• _Goal_: Set down every entry again word for word, please, but skip the pictures.

%%

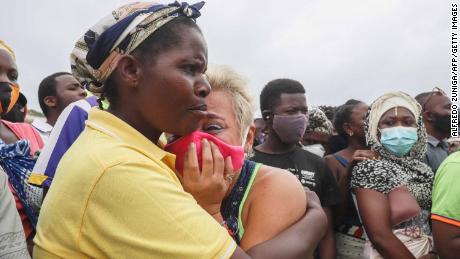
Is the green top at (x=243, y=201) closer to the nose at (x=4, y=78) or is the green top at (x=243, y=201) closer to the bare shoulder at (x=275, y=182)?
the bare shoulder at (x=275, y=182)

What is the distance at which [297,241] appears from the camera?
65.6 inches

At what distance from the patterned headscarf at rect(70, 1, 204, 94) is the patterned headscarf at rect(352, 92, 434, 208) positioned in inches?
91.1

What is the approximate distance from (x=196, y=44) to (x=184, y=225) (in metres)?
0.62

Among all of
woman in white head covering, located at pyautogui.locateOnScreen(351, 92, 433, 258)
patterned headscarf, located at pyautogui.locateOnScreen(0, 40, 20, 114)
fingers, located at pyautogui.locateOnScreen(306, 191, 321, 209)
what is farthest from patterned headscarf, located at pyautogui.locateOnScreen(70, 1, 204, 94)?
woman in white head covering, located at pyautogui.locateOnScreen(351, 92, 433, 258)

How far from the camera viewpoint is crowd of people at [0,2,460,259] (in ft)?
3.87

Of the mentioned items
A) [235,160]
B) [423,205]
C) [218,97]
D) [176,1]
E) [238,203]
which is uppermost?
[176,1]

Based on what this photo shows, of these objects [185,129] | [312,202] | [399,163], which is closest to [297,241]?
[312,202]

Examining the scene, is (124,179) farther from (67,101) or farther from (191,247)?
(67,101)

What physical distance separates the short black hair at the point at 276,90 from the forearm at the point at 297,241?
2.58 meters

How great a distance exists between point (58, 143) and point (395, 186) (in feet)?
7.73

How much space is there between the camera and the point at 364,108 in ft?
17.7

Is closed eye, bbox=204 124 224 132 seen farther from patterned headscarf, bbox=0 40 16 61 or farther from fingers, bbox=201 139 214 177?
patterned headscarf, bbox=0 40 16 61

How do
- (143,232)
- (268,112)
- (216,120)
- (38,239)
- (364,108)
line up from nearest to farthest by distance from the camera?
(143,232) < (38,239) < (216,120) < (268,112) < (364,108)

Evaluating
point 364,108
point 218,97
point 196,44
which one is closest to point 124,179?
point 196,44
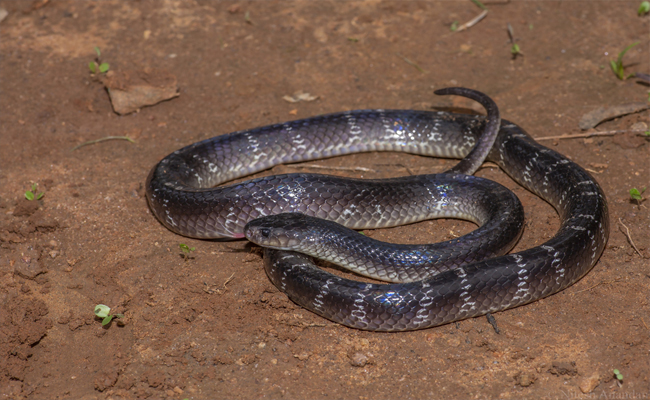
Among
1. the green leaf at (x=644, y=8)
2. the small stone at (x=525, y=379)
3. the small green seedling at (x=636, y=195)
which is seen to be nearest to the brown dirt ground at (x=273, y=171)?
the small stone at (x=525, y=379)

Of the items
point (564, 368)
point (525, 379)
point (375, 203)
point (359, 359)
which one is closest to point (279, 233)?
point (375, 203)

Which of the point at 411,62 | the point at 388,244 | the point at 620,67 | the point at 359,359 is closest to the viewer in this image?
the point at 359,359

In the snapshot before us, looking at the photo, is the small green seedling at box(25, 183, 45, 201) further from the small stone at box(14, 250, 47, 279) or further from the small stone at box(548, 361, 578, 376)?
the small stone at box(548, 361, 578, 376)

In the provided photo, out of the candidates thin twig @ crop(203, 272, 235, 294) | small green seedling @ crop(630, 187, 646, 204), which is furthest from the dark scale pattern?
small green seedling @ crop(630, 187, 646, 204)

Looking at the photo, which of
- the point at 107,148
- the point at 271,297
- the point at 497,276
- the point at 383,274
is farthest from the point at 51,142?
the point at 497,276

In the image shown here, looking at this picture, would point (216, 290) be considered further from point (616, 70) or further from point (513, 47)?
point (616, 70)

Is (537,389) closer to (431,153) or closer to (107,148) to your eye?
(431,153)
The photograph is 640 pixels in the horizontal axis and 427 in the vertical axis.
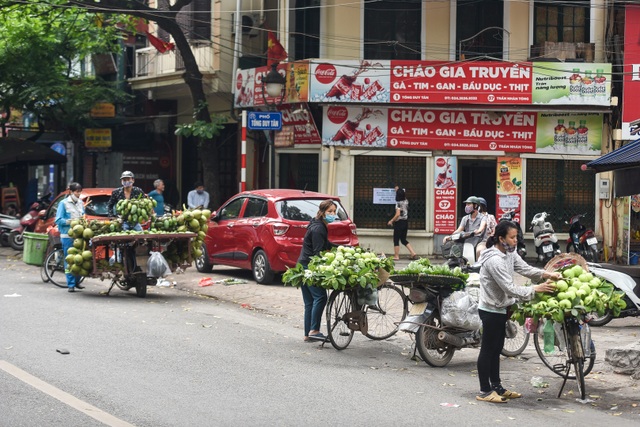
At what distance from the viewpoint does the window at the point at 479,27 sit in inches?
950

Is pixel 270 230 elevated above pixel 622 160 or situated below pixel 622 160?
below

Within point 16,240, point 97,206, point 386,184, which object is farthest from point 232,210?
point 16,240

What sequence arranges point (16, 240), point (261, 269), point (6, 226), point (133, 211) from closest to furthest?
point (133, 211)
point (261, 269)
point (16, 240)
point (6, 226)

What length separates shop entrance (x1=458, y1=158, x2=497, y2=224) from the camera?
85.9 ft

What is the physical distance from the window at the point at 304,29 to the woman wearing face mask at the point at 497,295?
1635cm

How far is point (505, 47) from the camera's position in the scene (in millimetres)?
24000

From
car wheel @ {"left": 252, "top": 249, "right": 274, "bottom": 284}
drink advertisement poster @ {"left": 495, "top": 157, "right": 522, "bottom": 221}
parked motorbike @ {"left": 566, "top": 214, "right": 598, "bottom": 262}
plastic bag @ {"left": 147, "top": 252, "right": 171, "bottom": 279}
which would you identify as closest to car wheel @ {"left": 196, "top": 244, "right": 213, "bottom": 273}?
car wheel @ {"left": 252, "top": 249, "right": 274, "bottom": 284}

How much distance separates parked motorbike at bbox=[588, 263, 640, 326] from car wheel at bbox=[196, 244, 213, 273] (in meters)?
8.36

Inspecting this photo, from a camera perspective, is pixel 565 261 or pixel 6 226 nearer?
pixel 565 261

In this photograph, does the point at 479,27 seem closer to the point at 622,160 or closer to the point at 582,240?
the point at 582,240

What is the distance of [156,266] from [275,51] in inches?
416

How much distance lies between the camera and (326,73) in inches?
925

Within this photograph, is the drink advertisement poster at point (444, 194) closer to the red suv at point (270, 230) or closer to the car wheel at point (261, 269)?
the red suv at point (270, 230)

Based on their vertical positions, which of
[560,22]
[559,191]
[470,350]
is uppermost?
[560,22]
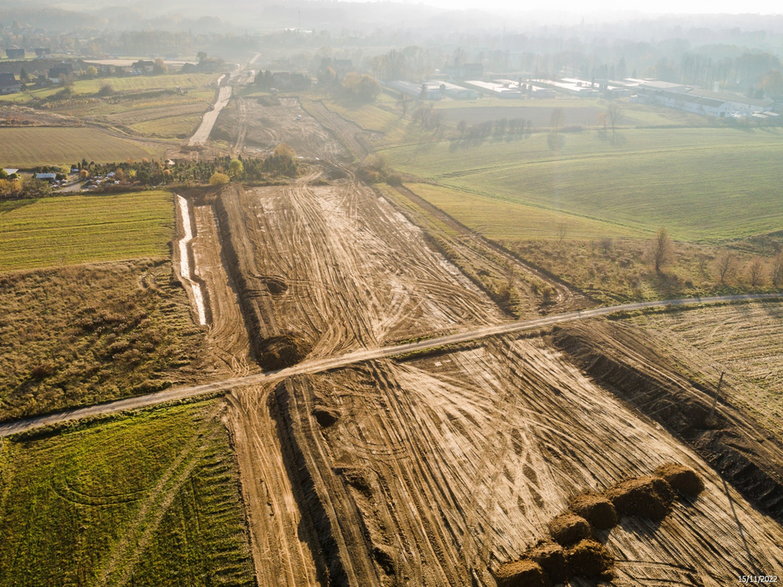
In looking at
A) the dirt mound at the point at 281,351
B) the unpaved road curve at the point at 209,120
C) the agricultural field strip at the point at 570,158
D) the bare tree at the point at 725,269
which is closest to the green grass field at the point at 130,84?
the unpaved road curve at the point at 209,120

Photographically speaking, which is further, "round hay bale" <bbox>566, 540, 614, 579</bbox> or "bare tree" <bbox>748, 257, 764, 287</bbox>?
A: "bare tree" <bbox>748, 257, 764, 287</bbox>

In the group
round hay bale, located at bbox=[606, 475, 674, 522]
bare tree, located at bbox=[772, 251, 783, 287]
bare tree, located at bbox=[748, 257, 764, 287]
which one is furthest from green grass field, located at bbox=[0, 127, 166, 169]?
bare tree, located at bbox=[772, 251, 783, 287]

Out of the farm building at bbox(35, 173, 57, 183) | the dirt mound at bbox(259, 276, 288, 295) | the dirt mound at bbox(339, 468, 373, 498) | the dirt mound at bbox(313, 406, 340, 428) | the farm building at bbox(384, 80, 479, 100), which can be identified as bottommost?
the dirt mound at bbox(339, 468, 373, 498)

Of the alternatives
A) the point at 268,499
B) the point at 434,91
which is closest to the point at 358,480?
the point at 268,499

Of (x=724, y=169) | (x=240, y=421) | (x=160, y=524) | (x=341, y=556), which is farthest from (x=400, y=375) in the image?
(x=724, y=169)

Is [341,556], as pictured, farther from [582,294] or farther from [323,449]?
[582,294]

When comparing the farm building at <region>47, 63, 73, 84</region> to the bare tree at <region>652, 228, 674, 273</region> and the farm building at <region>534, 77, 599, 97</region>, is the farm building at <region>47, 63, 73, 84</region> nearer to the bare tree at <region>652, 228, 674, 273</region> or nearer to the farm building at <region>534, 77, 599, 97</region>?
the farm building at <region>534, 77, 599, 97</region>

%%

• _Solution_:
Is the green top at (x=243, y=201) closer to the nose at (x=4, y=78) or is the green top at (x=243, y=201) closer to the bare shoulder at (x=275, y=182)?
the bare shoulder at (x=275, y=182)

What is the distance at which [297,241] appears from the camera?
65.6 inches

At what distance from the patterned headscarf at rect(70, 1, 204, 94) is the patterned headscarf at rect(352, 92, 434, 208) positioned in inches?
91.1

What is the approximate distance from (x=196, y=44) to (x=184, y=225) (in metres)?
0.62

Among all of
woman in white head covering, located at pyautogui.locateOnScreen(351, 92, 433, 258)
patterned headscarf, located at pyautogui.locateOnScreen(0, 40, 20, 114)
fingers, located at pyautogui.locateOnScreen(306, 191, 321, 209)
what is farthest from patterned headscarf, located at pyautogui.locateOnScreen(70, 1, 204, 94)?
woman in white head covering, located at pyautogui.locateOnScreen(351, 92, 433, 258)

How far from the camera viewpoint is crowd of people at [0,2,460,259] (in ft)?
3.87

Of the mentioned items
A) [235,160]
B) [423,205]
C) [218,97]
D) [176,1]
E) [238,203]
which is uppermost?
[176,1]

Based on what this photo shows, of these objects [185,129] | [312,202] | [399,163], which is closest to [297,241]?
[312,202]

Examining the scene, is (124,179) farther from (67,101) or farther from (191,247)?
(67,101)

What physical distance separates the short black hair at the point at 276,90 from the forearm at the point at 297,241?
2.58 meters

How great a distance exists between point (58, 143) and point (395, 186) (in feet)?
7.73

How much space is there between the camera and the point at 364,108 in ft?
17.7

Is closed eye, bbox=204 124 224 132 seen farther from patterned headscarf, bbox=0 40 16 61 or farther from fingers, bbox=201 139 214 177?
patterned headscarf, bbox=0 40 16 61

How do
- (143,232)
- (268,112)
- (216,120)
- (38,239)
- (364,108)
line up from nearest to farthest by distance from the camera?
(143,232) < (38,239) < (216,120) < (268,112) < (364,108)

Evaluating
point 364,108
point 218,97
point 196,44
which one is closest to point 124,179?
point 196,44
Among
1. the green leaf at (x=644, y=8)
2. the small stone at (x=525, y=379)
3. the small green seedling at (x=636, y=195)
which is seen to be nearest to the brown dirt ground at (x=273, y=171)?
the small stone at (x=525, y=379)

Of the items
point (564, 368)
point (525, 379)
point (375, 203)
point (359, 359)
which one is closest to point (279, 233)?
point (375, 203)

Which of the point at 411,62 | the point at 388,244 | the point at 620,67 | the point at 359,359 is closest to the viewer in this image?
the point at 359,359

In the snapshot before us, looking at the photo, is the small green seedling at box(25, 183, 45, 201) further from the small stone at box(14, 250, 47, 279) or further from the small stone at box(548, 361, 578, 376)?
the small stone at box(548, 361, 578, 376)

In the provided photo, out of the candidates thin twig @ crop(203, 272, 235, 294) | small green seedling @ crop(630, 187, 646, 204), which is furthest from the dark scale pattern?
small green seedling @ crop(630, 187, 646, 204)

Looking at the photo, which of
- the point at 107,148
- the point at 271,297
- the point at 497,276
- the point at 383,274
is farthest from the point at 51,142?
the point at 497,276

In the image shown here, looking at this picture, would point (216, 290) be considered further from point (616, 70) or further from point (513, 47)?
point (616, 70)

Is (537,389) closer to (431,153) or closer to (107,148) to your eye?
(431,153)
The photograph is 640 pixels in the horizontal axis and 427 in the vertical axis.
At what distance from the viewpoint does the window at the point at 479,27 sit in inches?
950

Is pixel 270 230 elevated above pixel 622 160 or situated below pixel 622 160?
below

Within point 16,240, point 97,206, point 386,184, which object is farthest from point 232,210?
point 16,240

What sequence arranges point (16, 240), point (261, 269), point (6, 226), point (133, 211) from closest to furthest?
point (133, 211)
point (261, 269)
point (16, 240)
point (6, 226)

What length separates shop entrance (x1=458, y1=158, x2=497, y2=224) from the camera?
85.9 ft

What is the physical distance from the window at the point at 304,29 to the woman wearing face mask at the point at 497,295?
1635cm

How far is point (505, 47) from the camera's position in the scene (in millimetres)?
24000

From
car wheel @ {"left": 252, "top": 249, "right": 274, "bottom": 284}
drink advertisement poster @ {"left": 495, "top": 157, "right": 522, "bottom": 221}
parked motorbike @ {"left": 566, "top": 214, "right": 598, "bottom": 262}
plastic bag @ {"left": 147, "top": 252, "right": 171, "bottom": 279}
which would you identify as closest to car wheel @ {"left": 196, "top": 244, "right": 213, "bottom": 273}?
car wheel @ {"left": 252, "top": 249, "right": 274, "bottom": 284}

How much distance separates parked motorbike at bbox=[588, 263, 640, 326] from car wheel at bbox=[196, 244, 213, 273] (in meters)?
8.36

Inspecting this photo, from a camera perspective, is pixel 565 261 or pixel 6 226 nearer?
pixel 565 261

In this photograph, does the point at 479,27 seem closer to the point at 622,160 or closer to the point at 582,240?
the point at 582,240

What is the distance of [156,266] from [275,51] in inches?
416

How much distance lies between the camera and (326,73) in inches?
925

Within this photograph, is the drink advertisement poster at point (444, 194) closer to the red suv at point (270, 230) or closer to the car wheel at point (261, 269)?
the red suv at point (270, 230)

Based on their vertical positions, which of
[560,22]
[559,191]
[470,350]
is uppermost?
[560,22]
In looking at
A) the dirt mound at the point at 281,351
B) the unpaved road curve at the point at 209,120
C) the agricultural field strip at the point at 570,158
D) the bare tree at the point at 725,269
which is closest to the green grass field at the point at 130,84?
the unpaved road curve at the point at 209,120

Photographically speaking, which is further, "round hay bale" <bbox>566, 540, 614, 579</bbox> or "bare tree" <bbox>748, 257, 764, 287</bbox>?
A: "bare tree" <bbox>748, 257, 764, 287</bbox>

In the group
round hay bale, located at bbox=[606, 475, 674, 522]
bare tree, located at bbox=[772, 251, 783, 287]
bare tree, located at bbox=[748, 257, 764, 287]
which one is furthest from green grass field, located at bbox=[0, 127, 166, 169]?
bare tree, located at bbox=[772, 251, 783, 287]

Out of the farm building at bbox(35, 173, 57, 183) | the dirt mound at bbox(259, 276, 288, 295) | the dirt mound at bbox(339, 468, 373, 498) | the dirt mound at bbox(313, 406, 340, 428) | the farm building at bbox(384, 80, 479, 100), which can be identified as bottommost?
the dirt mound at bbox(339, 468, 373, 498)

Of the alternatives
A) the point at 268,499
B) the point at 434,91
which is closest to the point at 358,480?
the point at 268,499

Of (x=724, y=169) | (x=240, y=421) | (x=160, y=524) | (x=341, y=556), which is farthest from (x=400, y=375) in the image?
(x=724, y=169)

Is [341,556], as pictured, farther from [582,294] or farther from [323,449]?
[582,294]

When comparing the farm building at <region>47, 63, 73, 84</region> to the bare tree at <region>652, 228, 674, 273</region> and the farm building at <region>534, 77, 599, 97</region>, is the farm building at <region>47, 63, 73, 84</region> nearer to the bare tree at <region>652, 228, 674, 273</region> or nearer to the farm building at <region>534, 77, 599, 97</region>?
the farm building at <region>534, 77, 599, 97</region>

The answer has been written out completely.